One year on from the month of the most severe equity market collapse in twenty years, financial regulatory reform seems to have hit a brick wall.
I wrote quite a few posts concerning financial regulatory reform over the past year. This one, among them, stands out as being concise and pretty exhaustive in its prescriptions. Of course, that post doesn't deal with federal government-initiated problems such as Fannie Mae and Freddie Mac being directed by Congress to securitize too-thinly capitalized, unseasoned adjustable rate mortgages. But, rereading it a year later, I'm still okay with it as a useful set of regulatory solutions.
The recent action has moved from industry competitors to the regulators. With the new administration, much hot air has been spewed arguing for, or against, empowering the Fed to be the single, omnipotent regulator.
Isn't it odd that none of these financial sector regulations have managed to be enacted in the past year? About all we have is income caps on the CEOs of bailed-out banks. Those which have repaid the forced 'loans,' such as Goldman Sachs, are back to paying large bonuses again.

• Work instruction A:
Do the following statements agree with the post on financial regulatory reform? Answer yes or no for each and quote the deciding words of the post. (i) Goldman Sachs is paying large bonuses again. (ii) The writer's earlier post covers the problems of Fannie Mae and Freddie Mac. (iii) The recent action has shifted from the regulators to industry competitors.
• Work instruction B:
Reproduce the post on financial regulatory reform between "The recent action" and "large bonuses again.", inclusive.
• Work instruction C:
Carry the post on financial regulatory reform on past its last sentence.

• Supplied information:
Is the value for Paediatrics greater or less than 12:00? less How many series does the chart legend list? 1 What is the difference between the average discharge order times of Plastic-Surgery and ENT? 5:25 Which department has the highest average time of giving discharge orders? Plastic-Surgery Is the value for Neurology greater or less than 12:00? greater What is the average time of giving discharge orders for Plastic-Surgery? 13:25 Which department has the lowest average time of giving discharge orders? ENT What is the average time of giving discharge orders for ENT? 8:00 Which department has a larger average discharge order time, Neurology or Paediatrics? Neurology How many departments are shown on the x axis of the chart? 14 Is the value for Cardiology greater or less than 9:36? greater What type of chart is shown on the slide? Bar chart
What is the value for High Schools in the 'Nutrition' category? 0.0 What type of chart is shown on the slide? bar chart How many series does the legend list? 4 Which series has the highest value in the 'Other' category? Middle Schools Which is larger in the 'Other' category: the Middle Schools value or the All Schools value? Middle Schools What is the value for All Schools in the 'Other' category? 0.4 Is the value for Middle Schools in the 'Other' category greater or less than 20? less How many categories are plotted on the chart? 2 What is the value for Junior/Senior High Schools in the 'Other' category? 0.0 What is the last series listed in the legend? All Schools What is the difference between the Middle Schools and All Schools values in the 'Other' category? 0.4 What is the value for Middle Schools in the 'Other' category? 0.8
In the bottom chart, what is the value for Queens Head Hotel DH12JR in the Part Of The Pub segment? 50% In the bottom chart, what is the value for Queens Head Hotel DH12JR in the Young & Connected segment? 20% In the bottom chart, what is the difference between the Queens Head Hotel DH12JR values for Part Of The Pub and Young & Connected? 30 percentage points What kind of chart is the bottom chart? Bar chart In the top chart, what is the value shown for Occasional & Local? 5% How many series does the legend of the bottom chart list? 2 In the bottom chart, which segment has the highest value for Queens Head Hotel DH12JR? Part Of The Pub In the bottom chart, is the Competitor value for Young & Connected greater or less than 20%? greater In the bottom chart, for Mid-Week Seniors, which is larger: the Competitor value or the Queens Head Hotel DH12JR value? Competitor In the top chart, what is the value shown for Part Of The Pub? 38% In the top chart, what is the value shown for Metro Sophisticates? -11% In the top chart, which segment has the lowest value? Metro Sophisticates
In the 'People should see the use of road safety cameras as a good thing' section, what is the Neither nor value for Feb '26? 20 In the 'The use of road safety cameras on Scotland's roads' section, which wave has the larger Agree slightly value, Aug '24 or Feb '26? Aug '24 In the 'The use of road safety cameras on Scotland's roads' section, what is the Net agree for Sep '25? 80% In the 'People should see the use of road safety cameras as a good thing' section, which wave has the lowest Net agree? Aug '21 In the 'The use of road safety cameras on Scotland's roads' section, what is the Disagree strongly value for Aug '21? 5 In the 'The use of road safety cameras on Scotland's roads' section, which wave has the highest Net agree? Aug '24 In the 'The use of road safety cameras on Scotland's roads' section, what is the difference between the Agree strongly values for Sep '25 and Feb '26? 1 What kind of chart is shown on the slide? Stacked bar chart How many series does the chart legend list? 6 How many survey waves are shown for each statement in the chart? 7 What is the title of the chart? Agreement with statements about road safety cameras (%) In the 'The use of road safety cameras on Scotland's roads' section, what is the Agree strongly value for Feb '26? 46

• Output A:
(i) Yes: "Those which have repaid the forced 'loans,' such as Goldman Sachs, are back to paying large bonuses again."
(ii) No: "Of course, that post doesn't deal with federal government-initiated problems such as Fannie Mae and Freddie Mac"
(iii) No: "The recent action has moved from industry competitors to the regulators."

• Output B:
The recent action has moved from industry competitors to the regulators. With the new administration, much hot air has been spewed arguing for, or against, empowering the Fed to be the single, omnipotent regulator.
Isn't it odd that none of these financial sector regulations have managed to be enacted in the past year? About all we have is income caps on the CEOs of bailed-out banks. Those which have repaid the forced 'loans,' such as Goldman Sachs, are back to paying large bonuses again.

• Output C:
But what of the development of exchanges for derivatives, so that a Bear Stearns of Lehman bankruptcy would no longer imperil long daisy chains of derivatives executions?
What of the packaging of questionable debt into collateralized obligations?
What of the GSE's pumping too-green, too-leveraged mortgage loans into their own securitized issuances?
How about the fact that the FDIC, Fed and OCC all missed what appear, in retrospect, to have been obvious inadequate mortgage loan documentation and/or improper lending to unqualified borrowers?
None of this has been resolved.
It's very curious and disturbing. Some of these regulatory steps would be very helpful in lowering the risk of a rerun of the mortgage lending bubble that did so much financial damage to the US financial sector and economy.
Why has nothing been done in the past year?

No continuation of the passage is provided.